Oleh karena itu, seorang muslim tidak boleh melepaskan diri dari penisbatan kepada Salafus Shalih. Sebab tidak mungkin para ulama akan menisbatkan istilah salaf kepada kekafiran maupun kefasikan. Sementara orang-orang yang menolak penamaan itu sendiri, apakah mereka tidak menisbatkan dirinya kepada salah satu madzhab yang ada? Baik madzhab yang berhubungan dengan aqidah maupun fiqih? Mereka ini kadang-kadang ada yang menisbatkan dirinya kepada madzhab Asy’ariyah atau Maturudiyah.
Ada pula yang menisbatkan dirinya kepada para ahlul hadits seperti Hanafiyah, Malikiyah, Syafi’iyah, atau Hambaliyah yang (kelima madzhab yang terakhir ini) masih termasuk dalam lingkup Ahlus Sunnah wal Jama’ah. Padahal orang-orang yang menisbatkan dirinya kepada madzhab Asy’ariyah atau madzhab imam yang empat (al-Aimmah al-Arba’ah) tidak diragukan lagi bahwa mereka itu menisbatkan diri kepada person atau orang-orang yang tidak ma’shum (terpelihara dari kesalahan), meskipun diantara mereka terdapat ulama yang benar.
Alangkah lebih baik kalau sekiranya mereka mengingkari penisbatan kepada orang-orang yang tidak ma’shum tersebut. Adapun orang yang menisbatkan diri kepada salafus shalih, sesungguhnya dia telah menisbatkan dirinya kepada yang ma’shum (yakni Ijma’ para shahabat secara umum). Nabi salallahu ‘alaihi wa sallam telah menyebutkan ciri-ciri Al-Firqah An-Najiyah (golongan yang selamat), yaitu mereka yang senantiasa berpegang kepada sunnah Rasulullah salallahu ‘alaihi wa sallam dan sunnah para Shahabatnya Ridhwanullah ‘alaihim ‘ajma’in.
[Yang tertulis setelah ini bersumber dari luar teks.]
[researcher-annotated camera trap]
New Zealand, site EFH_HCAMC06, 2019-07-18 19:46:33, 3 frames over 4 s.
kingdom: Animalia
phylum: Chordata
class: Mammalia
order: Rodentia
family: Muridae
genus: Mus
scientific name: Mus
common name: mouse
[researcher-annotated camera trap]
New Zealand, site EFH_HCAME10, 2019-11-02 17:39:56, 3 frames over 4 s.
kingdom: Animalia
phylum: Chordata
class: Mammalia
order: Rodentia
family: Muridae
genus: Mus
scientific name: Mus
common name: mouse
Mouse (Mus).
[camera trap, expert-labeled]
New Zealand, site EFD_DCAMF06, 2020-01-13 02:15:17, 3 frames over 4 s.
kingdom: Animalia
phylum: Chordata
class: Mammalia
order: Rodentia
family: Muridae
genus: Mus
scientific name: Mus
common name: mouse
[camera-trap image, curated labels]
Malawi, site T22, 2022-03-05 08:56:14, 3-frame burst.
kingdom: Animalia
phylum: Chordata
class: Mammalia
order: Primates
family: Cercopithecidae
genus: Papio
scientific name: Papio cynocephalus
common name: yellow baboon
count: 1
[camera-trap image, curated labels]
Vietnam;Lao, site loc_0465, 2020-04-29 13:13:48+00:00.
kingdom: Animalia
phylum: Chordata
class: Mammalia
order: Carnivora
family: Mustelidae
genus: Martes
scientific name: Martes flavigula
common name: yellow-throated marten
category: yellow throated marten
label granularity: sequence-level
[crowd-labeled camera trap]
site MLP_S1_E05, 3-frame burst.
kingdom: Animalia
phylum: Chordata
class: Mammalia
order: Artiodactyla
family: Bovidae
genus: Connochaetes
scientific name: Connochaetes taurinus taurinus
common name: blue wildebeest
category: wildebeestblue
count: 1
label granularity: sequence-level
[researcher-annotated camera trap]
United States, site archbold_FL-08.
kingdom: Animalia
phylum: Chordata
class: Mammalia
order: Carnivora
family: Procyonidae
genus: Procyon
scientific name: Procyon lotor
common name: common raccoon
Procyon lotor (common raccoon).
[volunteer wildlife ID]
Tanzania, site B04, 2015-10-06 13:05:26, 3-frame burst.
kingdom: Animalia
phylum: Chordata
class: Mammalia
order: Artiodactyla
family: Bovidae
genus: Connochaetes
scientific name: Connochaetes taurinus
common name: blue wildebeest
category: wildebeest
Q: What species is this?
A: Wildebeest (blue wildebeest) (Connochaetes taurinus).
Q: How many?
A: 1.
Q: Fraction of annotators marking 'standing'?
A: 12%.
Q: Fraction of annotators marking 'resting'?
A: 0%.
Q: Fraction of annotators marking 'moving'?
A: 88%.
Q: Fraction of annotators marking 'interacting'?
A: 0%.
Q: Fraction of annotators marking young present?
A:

Barangsiapa berpegang teguh kepada sunnah mereka, maka dia pasti akan mendapat petunjuk dari Rabbnya.
Penisbatan kepada salaf ini akan memuliakan orang-orang yang menisbatkan dirinya kepada mereka dan akan menuntunnya dalam menempuh jalan Al-Firqah An-Najiyah. Sedangkan orang yang menisbatkan dirinya kepada selain mereka, tidaklah demikian keadaannya. Karena dalam hal ini dia hanya mempunyai dua alternatif.
Pertama, boleh jadi dia menisbatkan diri kepada seseorang yang tidak ma’shum.
Kedua, dia menisbatkan dirinya kepada orang-orang yang mengikuti madzab tersebut yang tentu saja tidak ada kema’shuman sama sekali.
Sebaliknya para shahabat Nabi salallahu ‘alaihi wa sallam secara keseluruhan merupakan orang-orang yang terpelihara dari kesalahan. Dan kita telah diperintahkan untuk berpegang teguh kepada sunnahnya salallahu ‘alaihi wa sallam dan sunnah para shahabatnya.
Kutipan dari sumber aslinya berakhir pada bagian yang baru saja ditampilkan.